Stupas and Pilgrimage in the Mahāyāna: Emptiness with the Essence of Compassion

Anyone who has been to Nepal or Tibet is familiar with the vortex-like phenomenon of pilgrims circumambulating stupas.  The countless stupas that dot the landscape of the Himalayas are common stops for passing pilgrims, and the greatest stupas, such as those in Boudhanath and Swayambhunath in Kathmandu, are destinations in their own right.  In addition to being waypoints and destinations for pilgrims, simply walking around a stupa is a pilgrimage itself.  Several routes of various circumferences are usually followed, with pilgrims winding around and around in a labyrinthine spiral.

The meaning and motivation for this type of pilgrimage rests on the understanding of the stupa as a repository of merit and its status as the representation of the mind of the Buddha, the dharmakāya.  To understand this, it is necessary to appreciate the symbolic context of the Mahāyāna and the way intention interacts with these symbols to facilitate the profound view and practice of bodhichitta.

From the standpoint of the Mahāyāna, the 37 factors of enlightenment are represented architecturally by the various details of the external form of the stupa.  Each aspect of the stupa, from the four stairs (the four immeasurable qualities of love, compassion, joy, and equanimity) to the 13 rings of the pinnacle (the stages of progress on the path) has a symbolic correlation.

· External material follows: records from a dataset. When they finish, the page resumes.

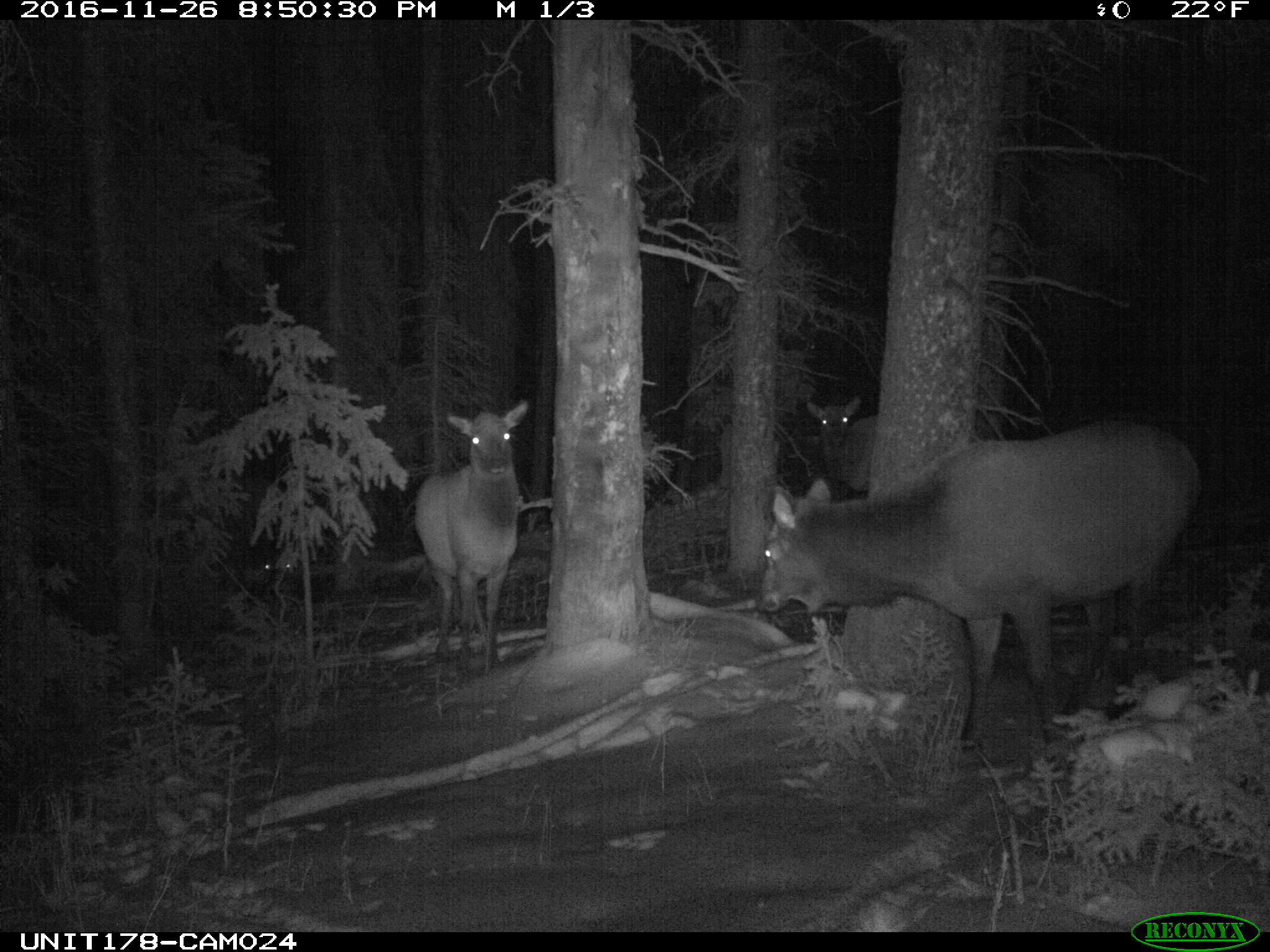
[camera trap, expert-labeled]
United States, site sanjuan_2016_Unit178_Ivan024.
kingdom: Animalia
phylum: Chordata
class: Mammalia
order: Artiodactyla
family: Cervidae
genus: Cervus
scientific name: Cervus elaphus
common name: red deer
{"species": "Cervus elaphus (red deer)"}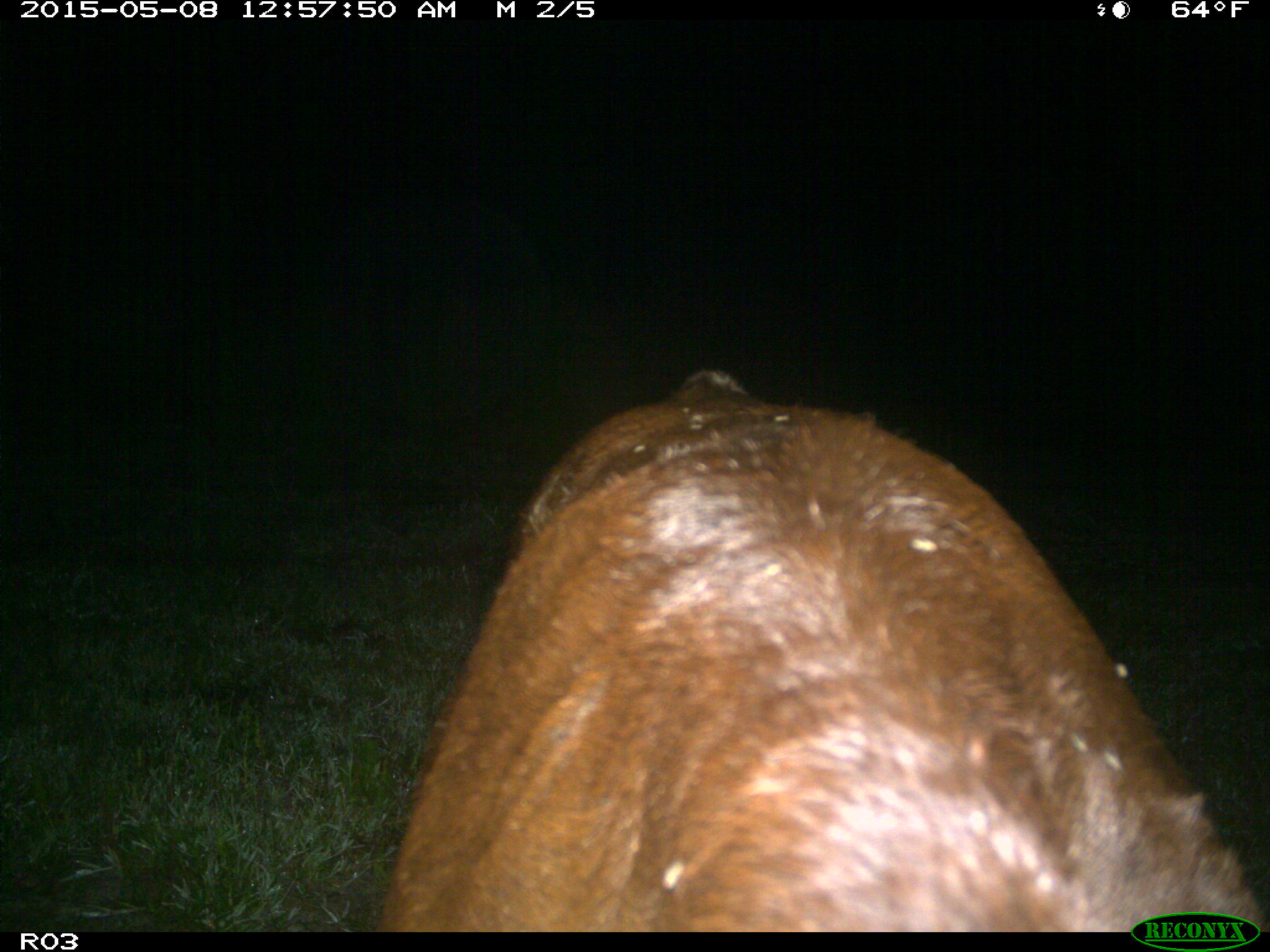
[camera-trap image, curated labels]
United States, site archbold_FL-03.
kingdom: Animalia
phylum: Chordata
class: Mammalia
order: Artiodactyla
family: Bovidae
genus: Bos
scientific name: Bos taurus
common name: domestic cow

The profound view of bodhichitta, emptiness having the essence of compassion, is incarnated through the ritualized layering of altruistic intention.  Those who are building the stupa hold vows not to harm other beings.  The holding of a vow is the accumulation of merit through preserving the purity of intention.  That merit is imbued into the work that is done.  While maintaining a state of contemplation and reciting prayers, practitioners take millions of pure intentions that have been densely printed on scrolls of paper, die them with saffron, roll them, and place them inside of smaller stupas.  Tens of thousands of these smaller stupas, or tsa tsa, are then placed in a particular way in the larger stupa.  The stupa is consecrated upon its completion through the focused intention of all who gather, sealing it as a source of inspiration for all who intend to receive it.

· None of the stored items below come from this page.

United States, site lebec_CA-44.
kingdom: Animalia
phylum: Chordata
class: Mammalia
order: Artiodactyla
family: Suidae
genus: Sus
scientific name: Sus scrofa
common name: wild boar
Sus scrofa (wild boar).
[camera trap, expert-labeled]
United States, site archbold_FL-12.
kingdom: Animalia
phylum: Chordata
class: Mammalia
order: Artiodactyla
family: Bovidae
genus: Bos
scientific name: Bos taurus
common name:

These intentions have no root or basis; they are the immaterial emptiness of mind taking form into artifacts through ritual.  The accumulation of these actions and artifacts produces a tangible form that can carry and transmit those intentions to anyone whose intention brings them close enough to receive them.  Making pilgrimage to a stupa, circumambulating, offering flowers or lamps, making prostrations, and praying or meditating at a stupa are all valid ways of drawing upon the accumulated intentions it holds, propelling one’s own altruistic intentions further and deeper.  One is then empowered to act for the benefit of others.  In this way, the design of a stupa manifests the essence of the wisdom of emptiness as compassion.